Editor’s note: The Guild is sponsoring a forum on this issue next Mon., Mar. 21 at 7 pm. Click on this link for details.
Concerns about a provision that could sabotage the First Amendment rights of our members, especially journalists, have prompted the Pacific Media Workers Guild to oppose U.S. participation in a proposed 12-nation trade agreement called the Trans-Pacific Partnership.
The Guild Executive Committee voted in January to urge all U.S. senators and House representatives from within our Local’s primary coverage area of northern California, Nevada and Hawaii to reject the TPP.
Troubling to us is TPP Article 18.78 (QQ.8.H in early drafts), which bars unauthorized disclosure of corporate trade secrets. The provision purports to protect companies’ competitiveness and profitability. But it also puts journalists, news media and whistleblowers at risk of lawsuits or even criminal prosecution for exposing environmental pollution, product impurity or toxicity, corrupt business practice or other corporate malfeasance.
If Congress could rewrite the TPP before voting on whether the United States should be part of it, we could urge that Article 18.78 be deleted or revised to specify that it could not overturn constitutionally protected freedom of expression or of the press. But that’s not the case. Congress ceded that power when it approved trade-promotion, or “fast track,” authority for the U.S. president.
It means that Congress must approve or reject the TPP as a whole package and as presented by the president. In our view, that makes Article 18.78 a deal-killer.
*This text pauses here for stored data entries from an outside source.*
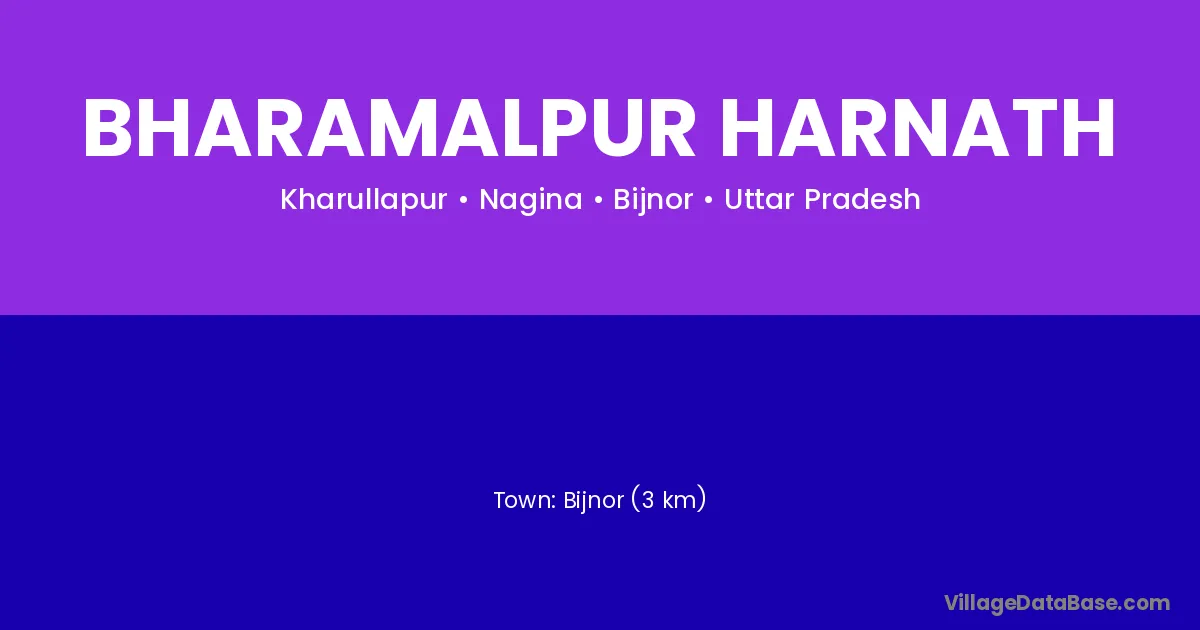 BHARAMALPUR HARNATH

Kharullapur • Nagina • Bijnor • Uttar Pradesh

Town: Bijnor (3 km)

VillageDataBase.com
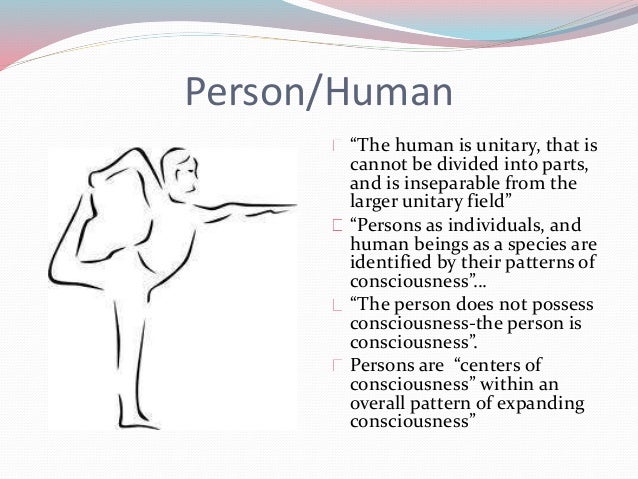 Person/Human

“The human is unitary, that is cannot be divided into parts, and is inseparable from the larger unitary field”

“Persons as individuals, and human beings as a species are identified by their patterns of consciousness”...

“The person does not possess consciousness-the person is consciousness”.

Persons are “centers of consciousness” within an overall pattern of expanding consciousness”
The Guild in early 2015 spoke out against the secrecy of TPP negotiations and cautioned Congressmembers that by approving trade-promotion authority for the president, they would surrender their constitutionally prescribed advise-and-consent role in this matter.
Bernie Lunzer, president of our national Union, The NewsGuild-CWA, went further and opposed the TPP outright, and urged locals to do the same. Our Local declined at first to take sides on the trade pact itself, because journalistic ethics dictate that we stay neutral on most issues.
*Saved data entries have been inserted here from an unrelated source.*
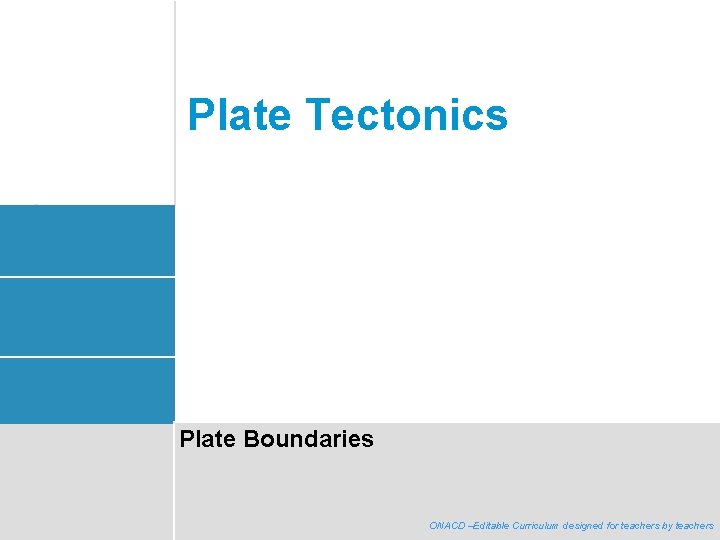 Plate Tectonics

Plate Boundaries

ONACD –Editable Curriculum designed for teachers by teachers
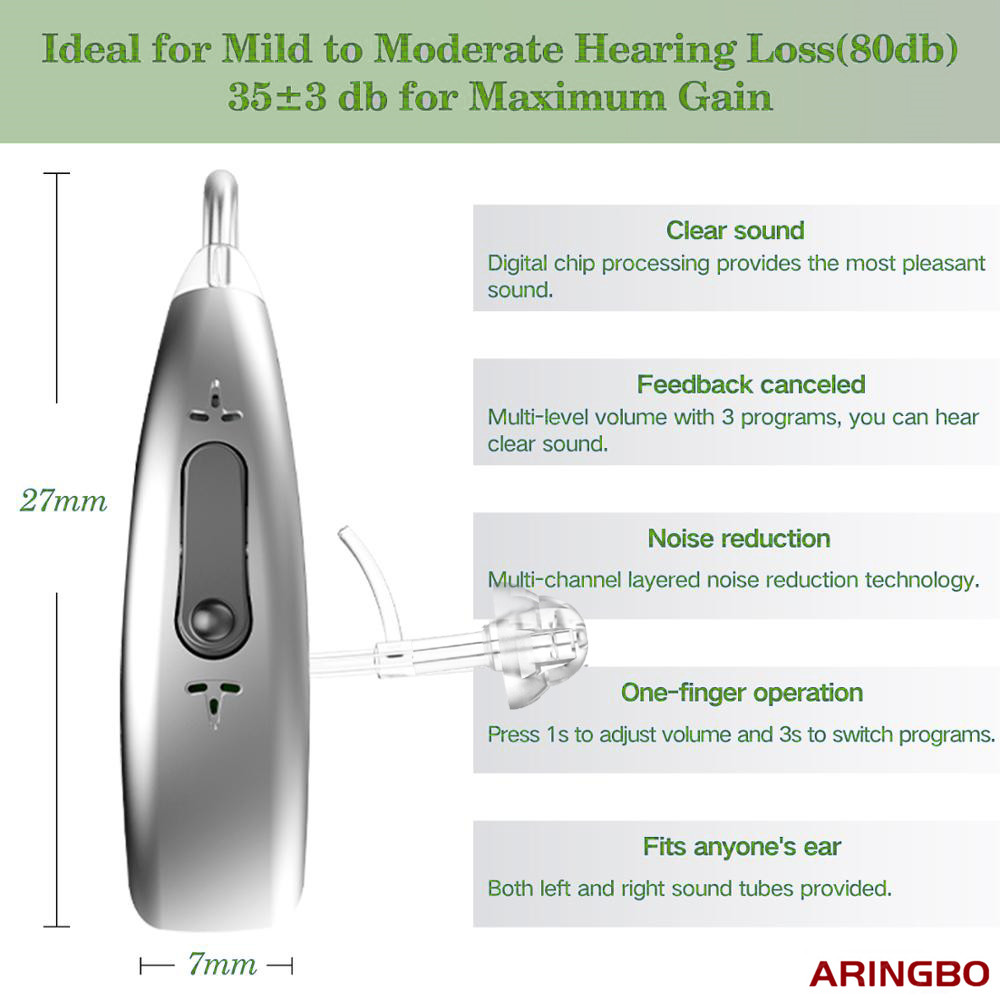 Ideal for Mild to Moderate Hearing Loss(80db)
35±3 db for Maximum Gain

27mm

7mm

Clear sound
Digital chip processing provides the most pleasant sound.

Feedback canceled
Multi-level volume with 3 programs, you can hear clear sound.

Noise reduction
Multi-channel layered noise reduction technology.

One-finger operation
Press 1s to adjust volume and 3s to switch programs.

Fits anyone's ear
Both left and right sound tubes provided.

ARINGBO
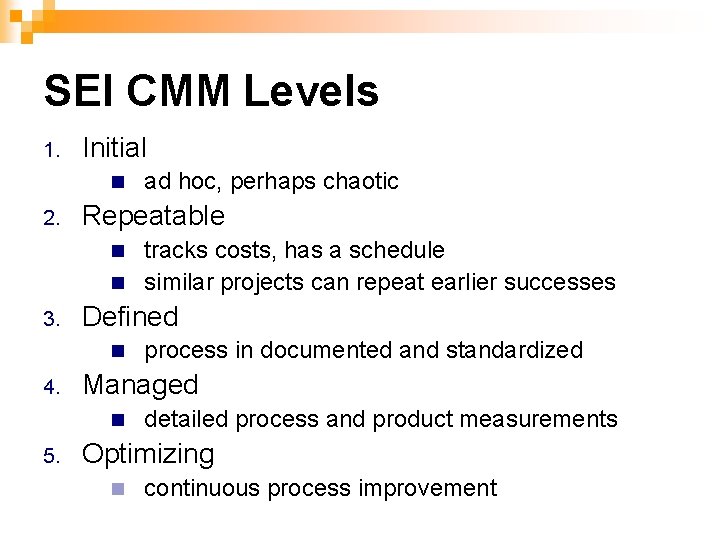 SEI CMM Levels

1. Initial
 - ad hoc, perhaps chaotic
2. Repeatable
 - tracks costs, has a schedule
 - similar projects can repeat earlier successes
3. Defined
 - process in documented and standardized
4. Managed
 - detailed process and product measurements
5. Optimizing
 - continuous process improvement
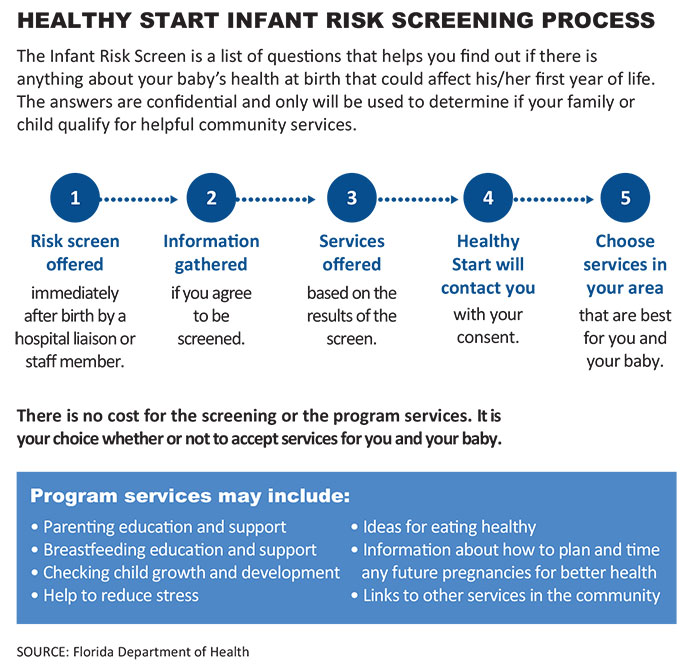 HEALTHY START INFANT RISK SCREENING PROCESS

The Infant Risk Screen is a list of questions that helps you find out if there is anything about your baby's health at birth that could affect his/her first year of life. The answers are confidential and only will be used to determine if your family or child qualify for helpful community services.

1
Risk screen offered
immediately after birth by a hospital liaison or staff member.

2
Information gathered
if you agree to be screened.

3
Services offered
based on the results of the screen.

4
Healthy Start will contact you
with your consent.

5
Choose services in your area
that are best for you and your baby.

There is no cost for the screening or the program services. It is your choice whether or not to accept services for you and your baby.

Program services may include:
• Parenting education and support
• Breastfeeding education and support
• Checking child growth and development
• Help to reduce stress
• Ideas for eating healthy
• Information about how to plan and time any future pregnancies for better health
• Links to other services in the community

SOURCE: Florida Department of Health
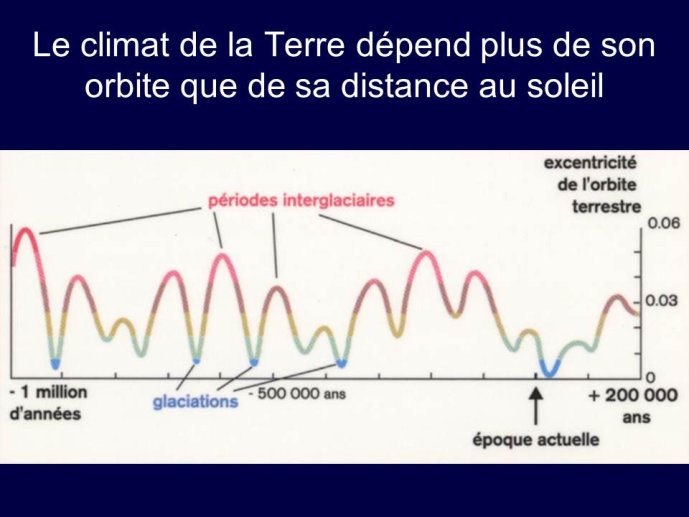 Le climat de la Terre dépend plus de son orbite que de sa distance au soleil

excentricité de l'orbite terrestre

périodes interglaciaires

0.06

0.03

0

- 1 million d'années

glaciations

- 500 000 ans

+ 200 000 ans

époque actuelle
But we do speak out on matters affecting the ability of our journalist members to do their jobs, and TPP Article 18.78 meets that criterion.
What is more, we hope the Guild’s component units and their members will contact their Congressmembers (http://www.contactingthecongress.org/ offers an up-to-date directory), to the extent their bylaws and ethical standards allow, to urge that the United States stay out of the TPP.
The above commentary is by Richard Knee, chair of the Guild’s Legislative and Political Committee.